### Requirements
Count the lines of the data below that contain the string "nearest", treating uppercase and lowercase as different, and reply with only that number.

### Spatial relation data

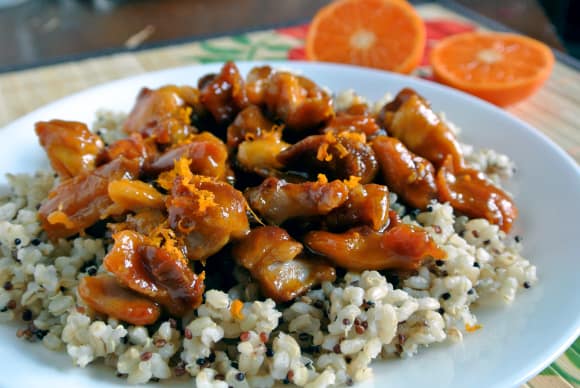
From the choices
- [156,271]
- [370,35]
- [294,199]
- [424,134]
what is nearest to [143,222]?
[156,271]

...

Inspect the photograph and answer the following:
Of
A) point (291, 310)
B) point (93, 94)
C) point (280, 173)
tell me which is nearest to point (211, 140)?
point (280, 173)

### Result
2